Duas iluminações seguem-se a essa prece. A segunda é a visão de Hermes no Noûs (p. 59,23-61,1):
— Pai, Trismegisto, o que direi? Nós recebemos esta luz e eu vejo essa mesma visão em teu interior. E eu vejo o Ogdoade com as almas (que estão) nele e os anjos dirigindo seus hinos ao Eneade e às suas Forças. E eu o vejo, a ele, provido de todas as suas Forças (e) que cria no Espírito.
O próprio tratado registra a linguagem esotérica que o Mestre emprega para encorajar o discípulo a escrever o texto em esteias de turquesa:
Esse livro, ó, meu filho, escreve-o para o templo de Dióspole, em caracteres hieroglíficos, apelando para o nome de Ogdoade (que) revela o Eneade. — Eu o farei, ó, meu (Pai), como tu me prescreves. Agora, ó, meu Pai, (devo) escrever o texto desse livro em esteias turquesas? — Ó, meu filho, convém que escrevas esse livro em esteias turquesas com caracteres hieroglíficos. Pois foi o próprio Intelecto que se tornou o seu guardião. É por isso que ordeno que esse discurso seja gravado sobre a pedra e que o coloques no interior de meu santuário, sob a guarda de oito guardiães e dos nove do sol (p. 61,18-62,6).

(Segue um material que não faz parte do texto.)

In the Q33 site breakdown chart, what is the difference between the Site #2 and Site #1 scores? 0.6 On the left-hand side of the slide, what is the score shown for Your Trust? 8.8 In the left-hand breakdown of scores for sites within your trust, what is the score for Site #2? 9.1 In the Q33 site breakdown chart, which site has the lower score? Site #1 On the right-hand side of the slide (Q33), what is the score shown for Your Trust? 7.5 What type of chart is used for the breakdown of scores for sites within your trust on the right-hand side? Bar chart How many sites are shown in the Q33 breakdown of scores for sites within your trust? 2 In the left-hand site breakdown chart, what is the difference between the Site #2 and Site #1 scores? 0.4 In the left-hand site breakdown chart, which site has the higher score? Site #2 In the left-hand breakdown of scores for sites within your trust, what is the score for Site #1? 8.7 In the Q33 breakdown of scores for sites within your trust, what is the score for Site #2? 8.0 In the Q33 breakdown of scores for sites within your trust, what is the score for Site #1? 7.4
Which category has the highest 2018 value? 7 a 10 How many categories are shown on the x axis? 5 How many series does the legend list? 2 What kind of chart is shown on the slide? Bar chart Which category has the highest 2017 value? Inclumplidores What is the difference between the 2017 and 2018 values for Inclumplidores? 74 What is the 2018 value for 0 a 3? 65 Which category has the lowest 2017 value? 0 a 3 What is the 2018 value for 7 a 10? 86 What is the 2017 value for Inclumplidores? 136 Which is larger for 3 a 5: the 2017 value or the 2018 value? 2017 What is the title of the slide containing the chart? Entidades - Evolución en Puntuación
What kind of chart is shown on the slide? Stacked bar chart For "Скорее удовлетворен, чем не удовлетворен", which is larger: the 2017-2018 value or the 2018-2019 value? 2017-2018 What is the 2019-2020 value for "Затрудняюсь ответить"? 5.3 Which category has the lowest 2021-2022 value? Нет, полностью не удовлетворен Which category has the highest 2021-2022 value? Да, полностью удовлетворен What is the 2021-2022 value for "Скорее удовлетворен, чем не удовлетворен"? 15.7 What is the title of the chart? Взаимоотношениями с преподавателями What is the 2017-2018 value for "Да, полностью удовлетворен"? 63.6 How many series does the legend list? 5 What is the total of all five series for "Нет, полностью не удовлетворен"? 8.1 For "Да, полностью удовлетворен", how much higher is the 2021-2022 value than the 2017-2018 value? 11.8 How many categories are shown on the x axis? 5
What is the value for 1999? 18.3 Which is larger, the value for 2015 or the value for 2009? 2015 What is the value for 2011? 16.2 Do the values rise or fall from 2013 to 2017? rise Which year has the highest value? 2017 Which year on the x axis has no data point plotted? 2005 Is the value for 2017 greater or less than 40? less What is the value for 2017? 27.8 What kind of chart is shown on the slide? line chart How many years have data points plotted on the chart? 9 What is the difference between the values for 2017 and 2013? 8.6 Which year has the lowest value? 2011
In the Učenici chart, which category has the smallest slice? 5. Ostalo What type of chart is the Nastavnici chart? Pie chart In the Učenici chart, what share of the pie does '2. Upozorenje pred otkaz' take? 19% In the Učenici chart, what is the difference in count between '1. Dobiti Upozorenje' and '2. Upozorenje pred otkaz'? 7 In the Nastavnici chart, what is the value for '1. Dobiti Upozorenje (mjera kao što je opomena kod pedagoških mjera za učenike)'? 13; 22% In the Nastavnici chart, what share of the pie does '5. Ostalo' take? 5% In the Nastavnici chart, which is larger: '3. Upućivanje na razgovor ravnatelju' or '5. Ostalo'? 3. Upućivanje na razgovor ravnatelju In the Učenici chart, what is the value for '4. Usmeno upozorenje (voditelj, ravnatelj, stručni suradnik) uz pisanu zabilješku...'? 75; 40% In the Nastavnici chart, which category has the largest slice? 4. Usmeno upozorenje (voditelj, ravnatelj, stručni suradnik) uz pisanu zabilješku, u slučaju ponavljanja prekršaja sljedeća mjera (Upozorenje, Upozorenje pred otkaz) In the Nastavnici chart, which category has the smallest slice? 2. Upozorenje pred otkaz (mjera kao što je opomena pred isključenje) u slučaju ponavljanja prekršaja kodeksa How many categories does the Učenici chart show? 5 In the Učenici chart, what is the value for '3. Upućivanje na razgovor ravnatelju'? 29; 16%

Por fim, o escrito conclui com instruções para a proteção do livro contra o mau uso:
Escreve portanto uma fórmula imprecatória sobre o livro, a fim de que o Nome não seja desviado para maus fins por aqueles que lerão o livro e para que eles não lutem contra as obras do destino. Que eles se submetam muito mais à lei de Deus, sem transgredi-la em nada, mas que, com pureza, eles peçam a Deus sabedoria e gnose (p. 62,22-23).